Israel Souza[i]
As eleições de 2024 conformaram novo quadro político, redesenhando a correlação de forças que tínhamos até então. Além da confirmação e da ampliação da força dos partidos que compõem o “centrão”[ii], essas eleições mostraram, de modo insofismável, o enfraquecimento político de Bolsonaro. E essa é a principal novidade do cenário atual, sobre a qual versaremos nas próximas linhas.
Em primeiro lugar, cabe destacar a expectativa do PL, partido de Bolsonaro, de eleger 1.000 (mil) prefeitos nestas eleições[iii]. Apurados os votos, conseguiu eleger apenas 517, pouco mais que a metade do esperado. Não é um número desprezível. Sei. Mas convenhamos: o resultado ficou muito aquém do que anunciaram. Ou seja, as lideranças do PL superestimaram seu poder eleitoral. Um choque de realidade! Bolsonaro e seu partido não são tudo o que pensam que são.
Esse erro de cálculo ficou visível em diversos estados e cidades. Quanto a isso, um dos casos de maior relevo foi o que ocorreu em Goiás. Ronaldo Caiado (União Brasil), que até pouco tempo fazia parte das hortes bolsonaristas, verbalizou com todas as letras: “A crítica que faço aqui ao Bolsonaro é que ele devia, em vez de ficar fechado dentro de uma estrutura apenas do PL e achar que o 22 constrói eleição em todos os 5.569 municípios, devia ter tido humildade de ouvir as pessoas que também o apoiaram nos municípios”[iv].
As palavras de Caiado denunciam a arrogância e obtusidade de Bolsonaro. O mito não é invencível, como pensa. Vale ressaltar que, no caso em tela, ele não perdeu para a esquerda ou para o campo progressista, adversários seus. Ele perdeu para alguém da direita, seu campo político. Localmente, um governador de direita demonstrou ter mais força que Bolsonaro.

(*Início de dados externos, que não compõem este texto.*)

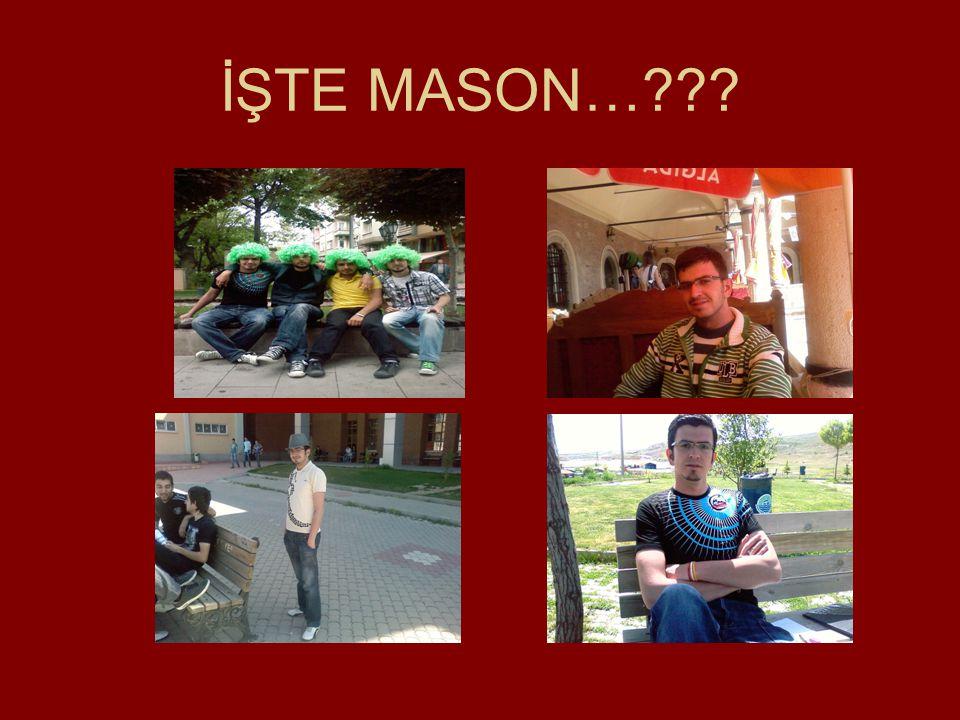 İŞTE MASON…???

Após impingir tal derrota ao mito, Caiado foi mais longe em sua crítica, afirmando que “Ninguém aguenta mais essa conversa cansativa, como se houvesse um único jeito de pensar. Esse radicalismo só afasta as pessoas”. E mais: “As pessoas querem emprego, saúde, educação. Não querem ouvir mais sobre ‘comunistas versus patriotas’. Esses discursos são cansativos e distantes das reais necessidades do povo”[v]. Para concluir a ruptura e a afronta ao mito, Caiado lançou sua pré-candidatura a presidente[vi].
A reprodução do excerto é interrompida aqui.